Harry is the sort of heroine who is very easy to relate to in that she is a caretaker; she is intent on doing the best for everyone around her and completely ignores her own wishes and desires in the process. She wants to look after her father, even though, in his illness, he treats her unkindly; she wants to preserve his health and to prevent Theo discovering that he is no longer capable of doing his job even as she wants to help Theo – although the two things are not really compatible. But she has to learn that perhaps sometimes, her instinct to protect those closest to her is not always in their best interests and may even, in some cases, lead her to act contrary to what is right.

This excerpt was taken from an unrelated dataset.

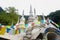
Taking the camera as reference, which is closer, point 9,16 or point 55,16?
point 9,16

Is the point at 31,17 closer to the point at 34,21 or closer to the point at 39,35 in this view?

Harry and Theo make a terrific couple whose similar aims and outlook on life leaves the reader in no doubt that their HEA will last long after their wedding. Theo’s journey from a man full of self-doubt to one who is prepared to accept his weaknesses and work to compensate for them is well told, and his charming self-deprecation and vulnerability make him a very appealing hero. Ms. Bennet does a terrific job of showing the ins and outs of life on a country estate in the early nineteenth century, and her writing is accomplished, warm and nicely laced with humour. The hints she drops about the next story (to feature the remaining Pennington sibling, Benedict) are intriguing and I am definitely going to be snapping up A Sinner Without a Saint as soon as it’s available.